Inday Espina-Varona,

Posted at Nov 29 2015 12:54 PM

New coal mining operations started in the Andap Valley complex, Surigao del Sur, while Lumad communities took shelter in evacuation centers after paramilitary attacks. Photo by Caraga Watch

MANILA -- The battle for indigenous people's lands is the elephant in the room whenever the Philippine government discusses climate change mitigation programs.

Environmental watchdog Caraga Watch told ABS-CBN News that coal-mining on Lumad lands and the current frenzy for coal-fired power plants belie a government pledge for 70% reduction in Philippine carbon emissions by 2030.

President Benigno Aquino III's development thrust will also worsen the country's disaster record, Caraga Watch officer Jovy Alamban warned, as environmental groups prepared to join Sunday's climate change protest led by Roman Catholic bishops.

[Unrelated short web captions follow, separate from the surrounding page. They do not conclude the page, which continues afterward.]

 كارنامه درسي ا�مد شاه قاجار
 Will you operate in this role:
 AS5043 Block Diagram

Caraga Watch, which monitors investments in one of the country’s most impoverished but mineral-rich regions, linked coal-mine projects to a spate of murders targeting Lumad leaders in the 60,000-hectare Andap Valley complex in Surigao del Sur.

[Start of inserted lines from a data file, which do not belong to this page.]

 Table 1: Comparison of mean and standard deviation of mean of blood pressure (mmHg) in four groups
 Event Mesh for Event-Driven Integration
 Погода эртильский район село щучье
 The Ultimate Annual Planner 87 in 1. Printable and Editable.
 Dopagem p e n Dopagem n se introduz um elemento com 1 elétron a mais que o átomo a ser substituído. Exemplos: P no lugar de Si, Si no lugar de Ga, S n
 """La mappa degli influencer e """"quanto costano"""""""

The valley holds the world’s largest coal block reserve. It is home to 3,000 Lumad who fled Lianga town for the provincial capital after the September 1 militia killings of a school head and two IP leaders.

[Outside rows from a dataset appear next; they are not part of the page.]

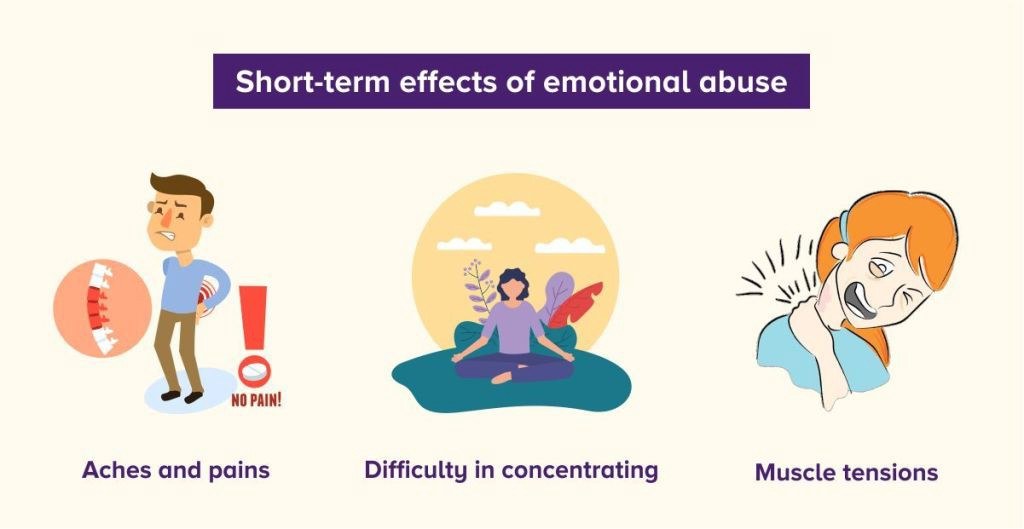 Short term effects of emotional abuse by The Truly Wealthy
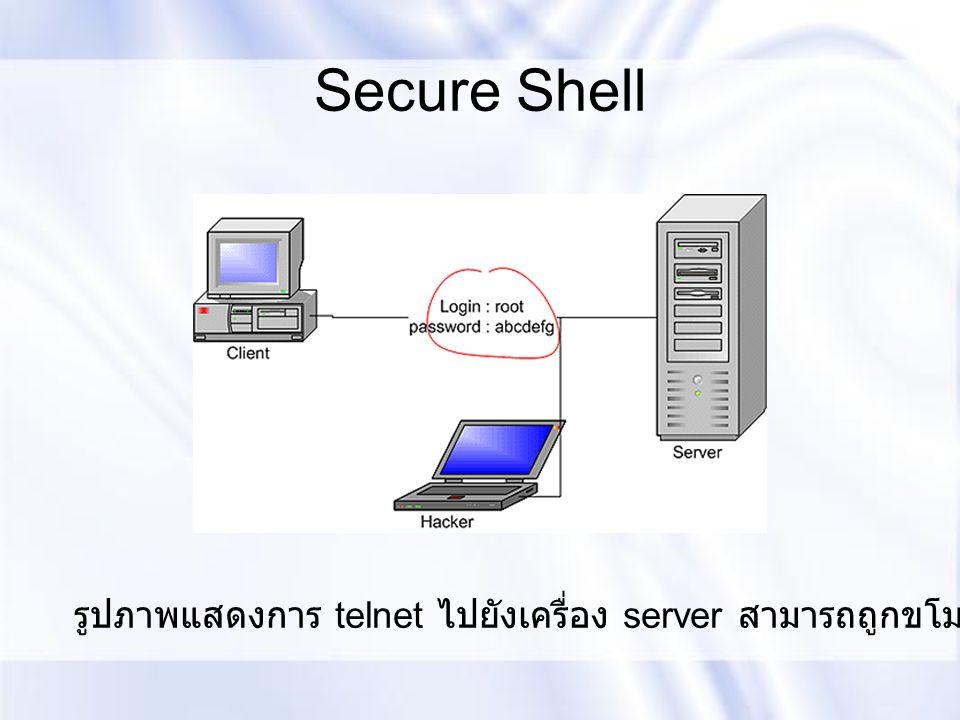 Secure Shell รูปภาพแสดงการ telnet ไปยังเครื่อง server สามารถถูกขโมยข้อมูลได้ง่าย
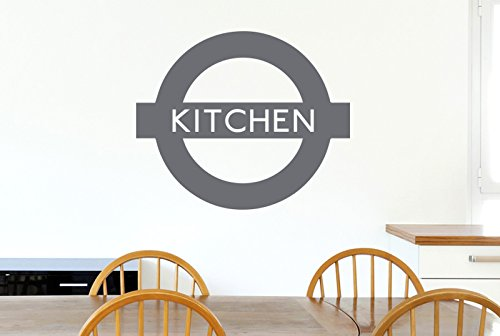 London Underground Inspired Kitchen Sign Wall Stickers...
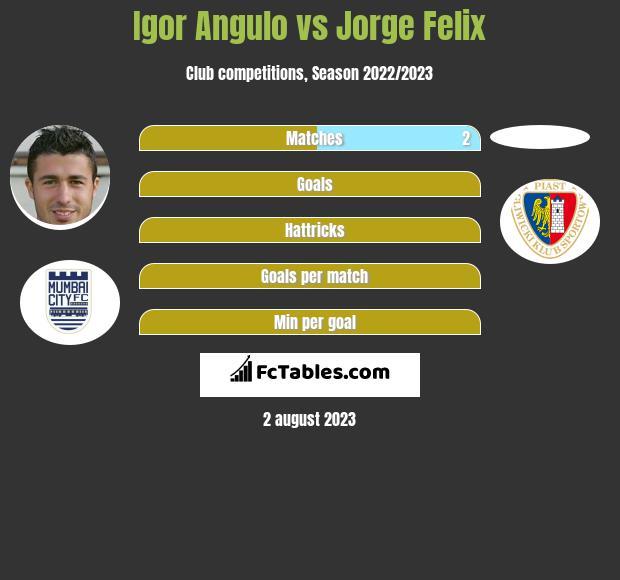 Igor Angulo vs Jorge Felix infographic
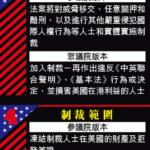 香港人权与民主法案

“Paramilitary forces threatened hundreds of witnesses with new massacres if they did not immediately leave their community,” Alamban said. “Now, soldiers have taken over Lumad schools and communities. Meanwhile, Abacus Coal Exploration and Mining Corporation has brought in coal-mining machinery into the Andap Valley."

Lumad from Lianga, Surigao del Sur, were forced to abandon their farms after the September 1 killings of a school head and two Lumad leaders. Several mining firms have applied to mine for coal in their ancestral lands. Photo by Caraga Watch

The valley sprawls across nine towns. Mineral production-sharing agreements under Philex Gold Philippines Inc. and Rosario Mining Development Co., Rosario Consolidated Mining Corporation and Sta. Irene Mining Corporation cover more than 6,200 hectares in Lianga alone.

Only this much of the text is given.